The latest elephant in the room is artificial intelligence or AI, now expanding exponentially since AI is able to write its own codes! AI has already acquired the entire body of information that is globally available on-line and now knows how to outwit safeguarding checks and balances. Sam Altman, CEO of the Open AI platform ChatGTP, admits that very soon it will be impossible to tell if the person you are talking to is actually human.

Young people today, surrounded by the Internet of Things, are paying a high price. Growing up in a world of ubiquitous technology can leave a person unskilled at relating, unconfident of love and vulnerable to mental distress that can be overwhelming.

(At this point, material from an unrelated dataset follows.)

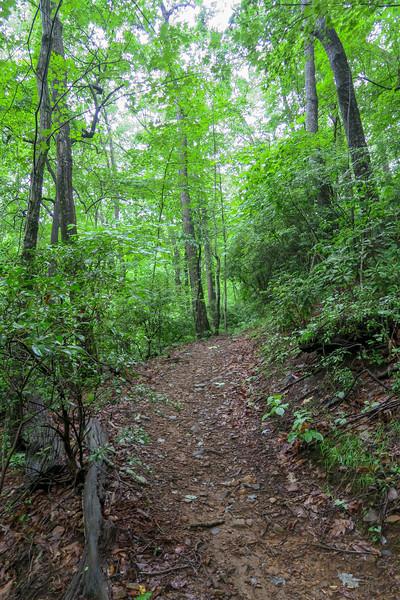 Barnett Branch Trail -- 3,520'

What can be done? There is some room for cautious optimism

Forgiveness is another important issue whether of self or other. Compassion recognises that we are all flawed and that everyone is here to learn from their mistakes. It’s never a matter of trying to impress on someone that they should love, forgive or be reconciled, for the wounded ego may not be able or willing to forgive. Nevertheless, I have yet to find someone who does not wish that forgiveness might be possible one day. This desire arises from the soul and consequently a seed of forgiveness is planted. The soul knows very well that in forgiveness lies healing, and with healing comes peace. The key to this is that no matter how deeply the ego may be wounded, the soul is unharmed. It may have been silenced, but the therapist who is moved by compassion will invariably find it and help it speak

[…] perhaps most importantly, simply reaching out soul-to-soul requires no training or special skill, for it is in the gift of everyone to offer this to each other.

Once we are shown what the best in us can be, we can set about becoming that person. In this lies the future of humanity, if there is to be one – not one of competition but compassion for each other, for all humankind

Nor does one need to be a doctor to find that there is one medicine always to hand – and that is the healing power of love.